I don’t know about you, but to me there is no way in hell or heaven that these two people at this exact moment with those looks on their faces are thinking anything but “What the fuck have I just committed myself to?”

So they say goodbye.  And Vitti leaves.  And Delon stays, replacing all the phones in their cradles because the two of them have been canoodling at his office (which reminds me I haven’t even mentioned all the crazy Stock Market stuff).
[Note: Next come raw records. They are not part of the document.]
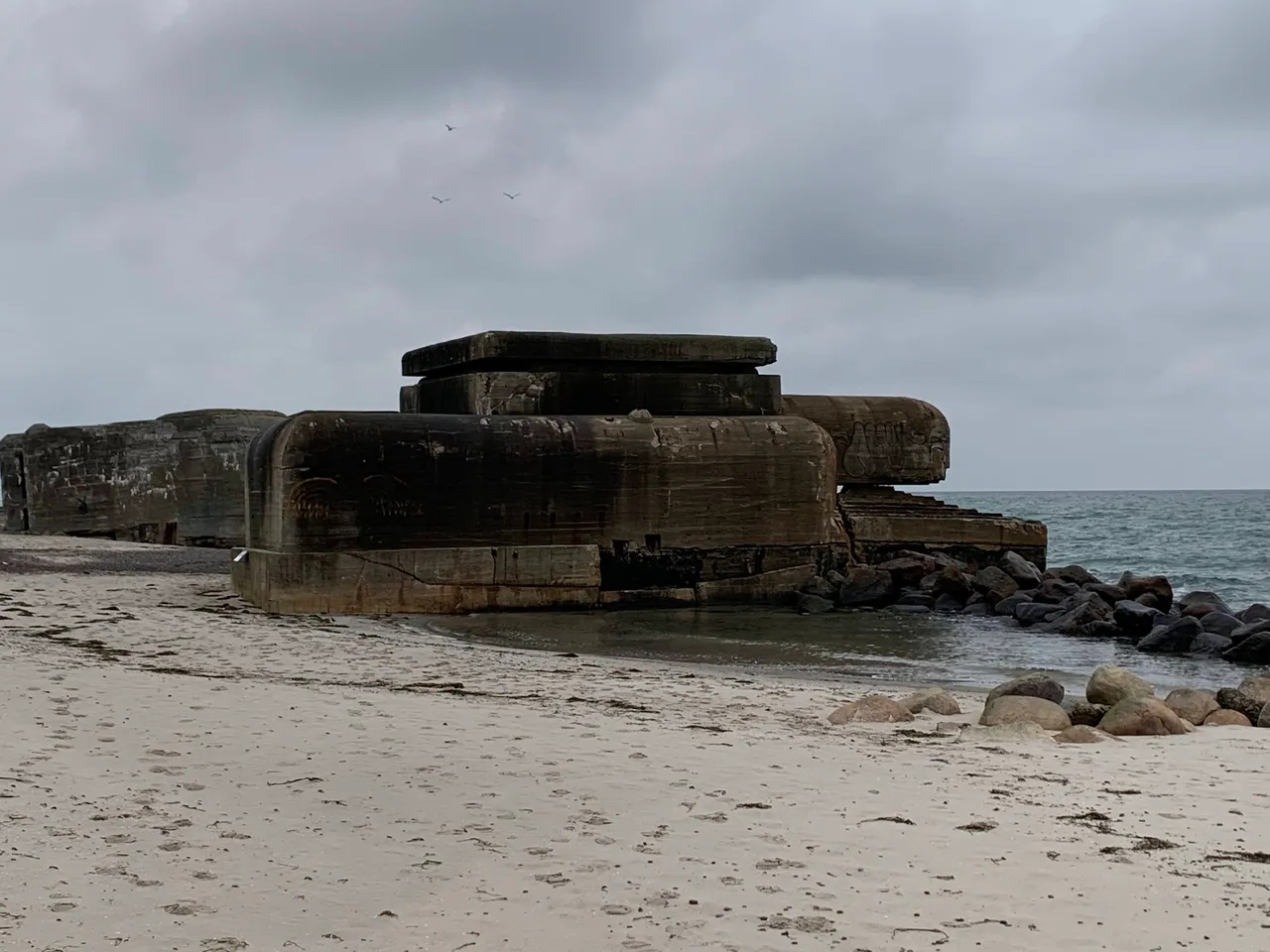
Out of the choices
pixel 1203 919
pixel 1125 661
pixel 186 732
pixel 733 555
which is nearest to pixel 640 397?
pixel 733 555

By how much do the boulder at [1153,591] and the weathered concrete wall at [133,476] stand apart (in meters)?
10.5

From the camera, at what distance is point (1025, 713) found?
581 centimetres

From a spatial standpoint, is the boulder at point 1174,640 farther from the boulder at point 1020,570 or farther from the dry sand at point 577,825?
the dry sand at point 577,825

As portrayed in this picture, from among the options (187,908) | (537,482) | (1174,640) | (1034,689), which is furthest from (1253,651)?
(187,908)

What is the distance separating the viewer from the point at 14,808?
3.85 meters

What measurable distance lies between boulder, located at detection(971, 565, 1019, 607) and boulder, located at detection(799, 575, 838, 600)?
1.35 m

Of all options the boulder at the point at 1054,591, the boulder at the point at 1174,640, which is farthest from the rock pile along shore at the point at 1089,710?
the boulder at the point at 1054,591

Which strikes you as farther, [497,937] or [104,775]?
[104,775]

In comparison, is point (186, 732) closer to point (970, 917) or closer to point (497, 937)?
point (497, 937)

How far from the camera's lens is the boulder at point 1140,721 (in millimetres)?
5742

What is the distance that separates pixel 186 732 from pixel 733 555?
22.9ft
And this is the last time we see Delon, though we don’t know it yet --

-- and this is the last time we see Vitti, though we don’t know it yet --

-- because the camera keeps the 8PM rendezvous, but the characters don’t.  That’s the last seven minutes of the movie, and if you’ve succumbed to the mood of this film, it’s beautiful and heartbreaking at the same time.  And because it’s so precise to this story and these people and this city and that time, it’s the ultimate absence.  It’s life going on after the death of something.  It’s the world, spinning on, oblivious to what was lost.

I love this movie.  I love the fact of it, too.  The fact that there’s nothing like it--just like there’s nothing like Red Desert, or L’Avventura, or The Passenger.  They’re all the kind of unique that, if Antonioni hadn’t been been born, people would say is impossible.  “Nobody could make a movie like that,” they would say.  "Or end a movie that way.  It wouldn’t work.”
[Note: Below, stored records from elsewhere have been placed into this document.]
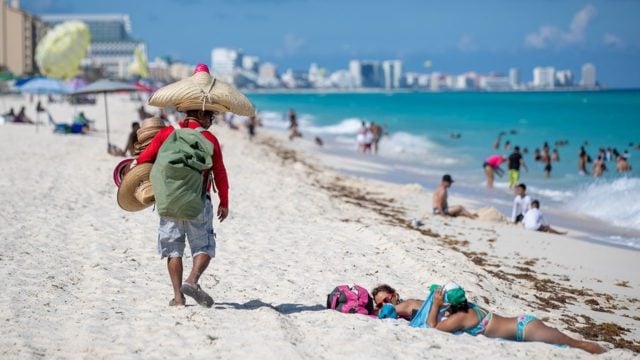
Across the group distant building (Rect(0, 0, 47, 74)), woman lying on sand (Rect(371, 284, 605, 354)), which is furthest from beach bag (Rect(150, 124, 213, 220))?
distant building (Rect(0, 0, 47, 74))

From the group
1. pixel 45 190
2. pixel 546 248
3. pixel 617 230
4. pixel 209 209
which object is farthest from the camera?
pixel 617 230

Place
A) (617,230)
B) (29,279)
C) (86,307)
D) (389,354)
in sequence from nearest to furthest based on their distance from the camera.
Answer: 1. (389,354)
2. (86,307)
3. (29,279)
4. (617,230)

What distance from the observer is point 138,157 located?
494 centimetres

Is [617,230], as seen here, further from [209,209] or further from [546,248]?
[209,209]

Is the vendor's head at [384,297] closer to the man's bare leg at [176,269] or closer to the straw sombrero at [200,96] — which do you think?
the man's bare leg at [176,269]

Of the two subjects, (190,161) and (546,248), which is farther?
(546,248)

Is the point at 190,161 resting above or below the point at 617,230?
above

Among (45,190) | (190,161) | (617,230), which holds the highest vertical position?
(190,161)

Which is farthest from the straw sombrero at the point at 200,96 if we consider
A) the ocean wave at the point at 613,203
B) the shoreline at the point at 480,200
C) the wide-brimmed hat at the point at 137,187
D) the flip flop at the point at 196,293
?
the ocean wave at the point at 613,203

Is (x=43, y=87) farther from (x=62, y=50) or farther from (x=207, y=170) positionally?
(x=207, y=170)

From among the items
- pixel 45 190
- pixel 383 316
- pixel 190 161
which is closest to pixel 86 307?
pixel 190 161

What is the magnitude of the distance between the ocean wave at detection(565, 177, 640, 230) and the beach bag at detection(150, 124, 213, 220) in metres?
10.4

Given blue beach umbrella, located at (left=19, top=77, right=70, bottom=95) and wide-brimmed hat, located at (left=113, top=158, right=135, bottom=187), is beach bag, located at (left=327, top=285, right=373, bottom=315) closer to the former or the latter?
wide-brimmed hat, located at (left=113, top=158, right=135, bottom=187)

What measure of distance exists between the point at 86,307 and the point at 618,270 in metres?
6.68
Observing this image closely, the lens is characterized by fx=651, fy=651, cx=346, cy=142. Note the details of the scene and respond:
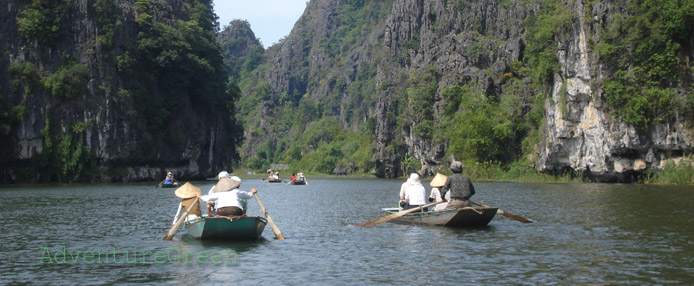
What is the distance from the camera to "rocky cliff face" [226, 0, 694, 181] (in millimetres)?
48281

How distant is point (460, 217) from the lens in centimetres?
2014

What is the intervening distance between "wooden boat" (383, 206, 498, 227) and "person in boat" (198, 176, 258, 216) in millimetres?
6222

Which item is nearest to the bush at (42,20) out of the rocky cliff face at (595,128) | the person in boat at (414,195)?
the rocky cliff face at (595,128)

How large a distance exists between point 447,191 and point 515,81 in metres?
61.4

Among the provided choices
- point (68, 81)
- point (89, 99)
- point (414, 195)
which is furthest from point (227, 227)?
point (89, 99)

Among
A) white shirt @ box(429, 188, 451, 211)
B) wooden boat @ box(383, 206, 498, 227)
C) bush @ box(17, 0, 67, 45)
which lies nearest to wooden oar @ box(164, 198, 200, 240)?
wooden boat @ box(383, 206, 498, 227)

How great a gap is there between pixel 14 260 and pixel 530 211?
63.3 ft

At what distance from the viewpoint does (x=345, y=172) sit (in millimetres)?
138750

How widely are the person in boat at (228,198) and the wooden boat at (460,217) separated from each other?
6.22m

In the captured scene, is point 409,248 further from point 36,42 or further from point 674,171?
point 36,42

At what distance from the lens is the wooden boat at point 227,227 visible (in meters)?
17.2

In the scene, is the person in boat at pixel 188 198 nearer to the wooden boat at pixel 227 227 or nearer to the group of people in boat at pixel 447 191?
the wooden boat at pixel 227 227

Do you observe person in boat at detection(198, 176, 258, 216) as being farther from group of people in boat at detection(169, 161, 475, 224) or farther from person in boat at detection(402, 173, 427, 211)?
person in boat at detection(402, 173, 427, 211)

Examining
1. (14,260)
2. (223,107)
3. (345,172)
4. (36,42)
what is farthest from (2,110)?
(345,172)
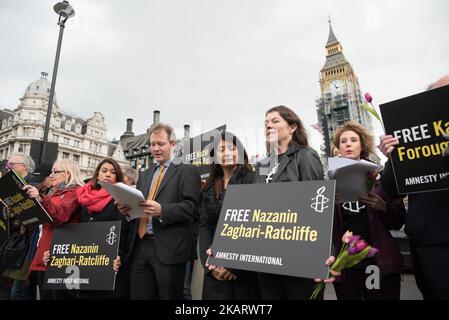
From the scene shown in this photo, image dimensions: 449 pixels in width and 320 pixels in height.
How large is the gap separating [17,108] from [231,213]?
62751 mm

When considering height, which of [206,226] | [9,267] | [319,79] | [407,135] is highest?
[319,79]

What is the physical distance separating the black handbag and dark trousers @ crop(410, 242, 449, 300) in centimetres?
407

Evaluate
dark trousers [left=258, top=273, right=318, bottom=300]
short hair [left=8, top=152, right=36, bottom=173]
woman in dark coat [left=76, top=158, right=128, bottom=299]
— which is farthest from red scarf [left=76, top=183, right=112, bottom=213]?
dark trousers [left=258, top=273, right=318, bottom=300]

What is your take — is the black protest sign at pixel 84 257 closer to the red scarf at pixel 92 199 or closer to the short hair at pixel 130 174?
the red scarf at pixel 92 199

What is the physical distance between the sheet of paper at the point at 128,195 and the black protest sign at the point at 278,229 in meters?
0.76

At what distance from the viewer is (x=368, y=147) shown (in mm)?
2699

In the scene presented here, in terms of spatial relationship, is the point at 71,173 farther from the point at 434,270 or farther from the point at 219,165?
the point at 434,270

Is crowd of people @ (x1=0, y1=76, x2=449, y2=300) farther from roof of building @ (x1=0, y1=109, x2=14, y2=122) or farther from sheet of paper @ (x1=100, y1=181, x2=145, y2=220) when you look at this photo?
roof of building @ (x1=0, y1=109, x2=14, y2=122)

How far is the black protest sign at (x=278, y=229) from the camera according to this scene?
1.48 meters

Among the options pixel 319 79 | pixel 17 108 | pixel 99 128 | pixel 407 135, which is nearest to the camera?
pixel 407 135

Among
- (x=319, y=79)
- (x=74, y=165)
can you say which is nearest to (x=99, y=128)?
(x=319, y=79)

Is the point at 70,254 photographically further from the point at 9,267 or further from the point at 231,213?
the point at 231,213

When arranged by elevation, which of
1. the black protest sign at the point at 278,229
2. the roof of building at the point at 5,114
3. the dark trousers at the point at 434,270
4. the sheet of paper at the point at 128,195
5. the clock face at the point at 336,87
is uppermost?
the clock face at the point at 336,87

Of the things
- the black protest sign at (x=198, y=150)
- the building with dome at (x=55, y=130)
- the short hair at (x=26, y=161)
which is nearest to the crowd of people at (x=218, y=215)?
the short hair at (x=26, y=161)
But it does, and he did it.

Happy 100th birthday, Michelangelo.

Thursday, September 20, 2012

Theatre, Musical Comedy, Film and Opera

This is the old I Miller shoe store building at the southeast corner of 46th and Broadway, whose façade was (until recently) hidden by billboards.  

The statues date from 1929.  The story goes that Israel Miller, the owner of the store and the building, handed out ballots to his customers to pick their favorite actresses in drama, musical comedy, film, and opera.  When the results came in, Miller commissioned sculptor Alexander Calder to make statues of the winners.
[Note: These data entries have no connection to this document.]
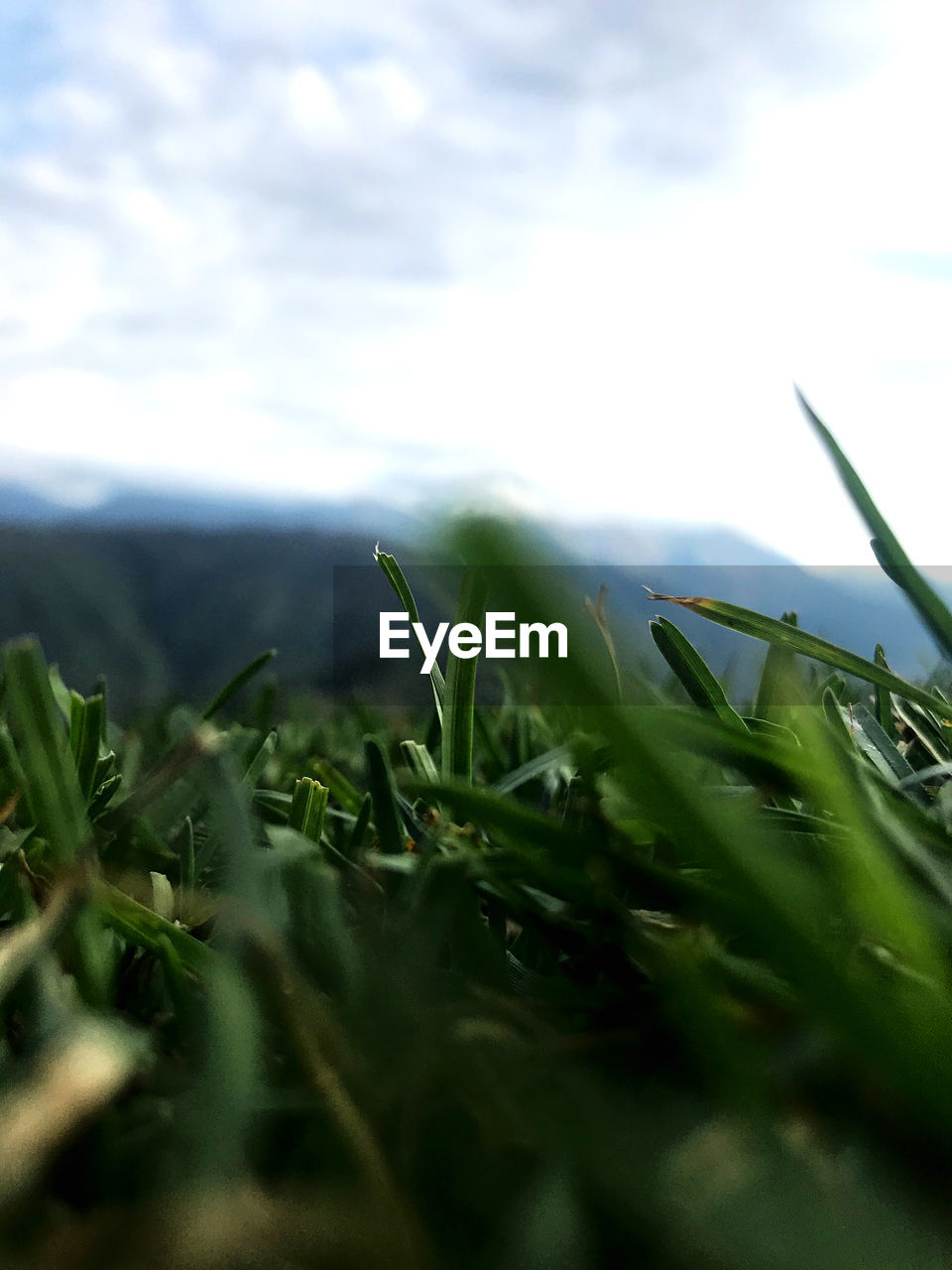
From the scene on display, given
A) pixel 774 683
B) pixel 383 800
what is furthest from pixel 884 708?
pixel 383 800

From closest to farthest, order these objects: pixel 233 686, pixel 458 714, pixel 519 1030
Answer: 1. pixel 519 1030
2. pixel 458 714
3. pixel 233 686

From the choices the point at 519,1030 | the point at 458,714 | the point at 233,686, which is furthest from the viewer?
the point at 233,686

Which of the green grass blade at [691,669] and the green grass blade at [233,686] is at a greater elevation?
the green grass blade at [691,669]

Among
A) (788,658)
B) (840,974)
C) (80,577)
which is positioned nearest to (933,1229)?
(840,974)

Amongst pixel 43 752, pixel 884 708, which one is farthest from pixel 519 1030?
pixel 884 708

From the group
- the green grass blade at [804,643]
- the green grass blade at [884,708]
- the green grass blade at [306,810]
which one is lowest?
the green grass blade at [306,810]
The most recognizable, at least as far as name goes, is probably Ethel Barrymore, who played Ophelia opposite Walter Hampden as Hamlet in the fall of 1925 at the Hampden’s Theatre on Broadway and 62nd, and the National Theatre on 41st and Seventh, which is now the Nederlander.

When Marilyn Miller was the star of Sunny in 1925, at the New Amsterdam, she was the highest-paid performer on Broadway.  She came to fame in the 1918 Ziegfeld Follies, when she impersonated Ziegfeld’s wife Billie Burke (aka Glinda the Good Witch of the North) in the number, “Mine Was a Marriage of Convenience.”  A rumored affair with Ziegfeld followed, after which she starred in 1920’s Sally, in which she debuted the song “Look For The Silver Lining,” and inspired a poem by Dorothy Parker (reprinted in the recent Not Much Fun: The Lost Poems of Dorothy Parker collection).  Both Sally and Sunny were made into films, and are available from Warner Archives.

Co-founder of both United Artists and the Academy of Motion Picture Arts and Sciences, married to Douglas Fairbanks, and known for most of her long life as “America's Sweetheart," Mary Pickford was born Gladys Marie Smith in Toronto, Ontario, Canada, which makes the America in her title continental rather than national.  She starred as Little Lord Fauntleroy in 1921, which made $900,000, or about $12 million bucks in current Cash Lite.  She also made The Taming Of The Shrew with Fairbanks in 1929, which is famous in film and theatrical circles for the legendary credit: “‘Additional dialogue by Sam Taylor.” 

"The greatest singer of us all."  "The Queen of Queens in all of singing." These are the verdicts of Maria Callas and Luciano Pavarotti on coloratura soprano Rosa Ponselle. “Discovered” by Enrico Caruso, who heard her sing with her sister Carmela and arranged for her to get an audition with the Metropolitan Opera, Ponselle signed  a contract for the 1918-1919 season and never looked back.   Four days after World War I ended, she made her debut opposite Caruso in Verdi’s La Forza Del Destino; she played the title role in Bellini’s Norma, the role that many considered her greatest achievement, in 1927.